Archive

Posts Tagged ‘Lesley Milroy’

Who changes language?


The NY Times recently published an article on language innovation by young women and how such speakers are ‘incubators of vocal trends’, and included a good amount of commentary from prominent linguistics like Penny Eckert and David Crystal on why this might be the case. The article touches on how far males and females use linguistic features such as up-talk, use of like (as in, It’s, like, hot in here), and creaky voice (also called ‘vocal fry’). There are a number of important points that come out of the article, chief of which is that it’s often males who use these particular linguistic resources more than females. The other point that the article makes is that language change is often caused by female speakers pushing the boundaries of linguistic performance and using language in new and innovative ways. This is touched on in work by Lesley and James Milroy in Belfast in the 1980s who looked at the kinds of social networks that male and female informants had. They found that females tended to have networks which were more diverse than males, and that the network links between people were usually uniplex (by contrast, some male communities had a family member who they socialised with as well as worked with; this is known as a multiplex link). Because of these kinds of diverse networks, it meant that women were more exposed to a larger range of speakers from different speech communities, resulting in linguistic behaviour which wasn’t enforced by local norms (unlike those speakers who were in dense and multiplex networks). Thus, women would be more likely to bring in new forms of linguistic behaviour and disseminate them through their community.

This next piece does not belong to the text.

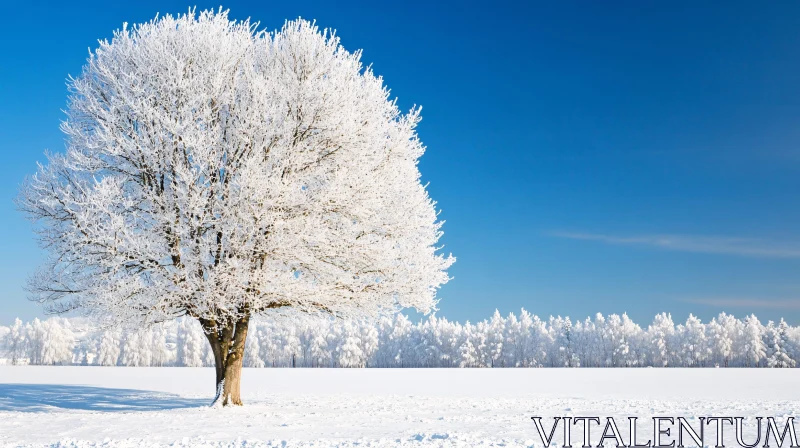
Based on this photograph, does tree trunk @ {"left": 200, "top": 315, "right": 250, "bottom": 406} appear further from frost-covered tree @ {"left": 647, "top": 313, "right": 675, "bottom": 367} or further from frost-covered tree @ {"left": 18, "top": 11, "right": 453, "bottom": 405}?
frost-covered tree @ {"left": 647, "top": 313, "right": 675, "bottom": 367}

All well and good, but then I remembered that I had read something else which offered a completely different way to look at this which draws more on biology and genetics than it does on linguistic methodology.

At the University of Cambridge, Peter Forster and Colin Renfrew are currently investigating how they can trace language change to geographical diffusion of communities through analysing the DNA profile of various speakers. Ultimately, their argument is that language change is driven by males since it was males who typically invaded, settled and married into the indigenous population, bringing with them not only their own language, but also their own DNA (which is then passed onto their children). By mapping out the spread of new DNA, they can tell to what extent the new ‘invader’ DNA is present versus the older ‘settler’ DN, as is stated in the abstract for the paper ‘By contrast, the female lineages, as indicated by mitochondrial DNA (mtDNA) types, do not reflect the survivor language but represent more ancient settlement’.

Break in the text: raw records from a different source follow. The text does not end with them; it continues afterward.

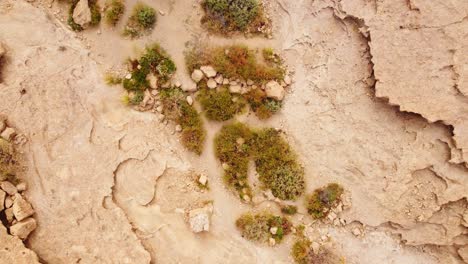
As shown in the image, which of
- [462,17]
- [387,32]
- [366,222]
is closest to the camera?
[462,17]

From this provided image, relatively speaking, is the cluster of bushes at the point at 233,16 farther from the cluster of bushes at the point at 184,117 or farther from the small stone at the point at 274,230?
the small stone at the point at 274,230

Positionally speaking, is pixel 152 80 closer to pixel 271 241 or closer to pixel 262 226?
pixel 262 226

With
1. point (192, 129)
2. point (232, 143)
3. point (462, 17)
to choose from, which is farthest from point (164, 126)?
point (462, 17)

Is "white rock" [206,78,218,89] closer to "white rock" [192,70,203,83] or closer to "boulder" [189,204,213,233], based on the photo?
"white rock" [192,70,203,83]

I suppose that one way to square this circle is that Forster and Renfrew’s research examines the historical divergences of languages, processes which, for all intents and purposes, have now ceased. New processes of language change, on the other hand, are predicated around using language for particular interactional goals and for particular stylistic purposes, and women are at the forefront of doing so (mainly because women are judged and evaluated more by things like how they sound and how they look, so more attention is paid to these issues).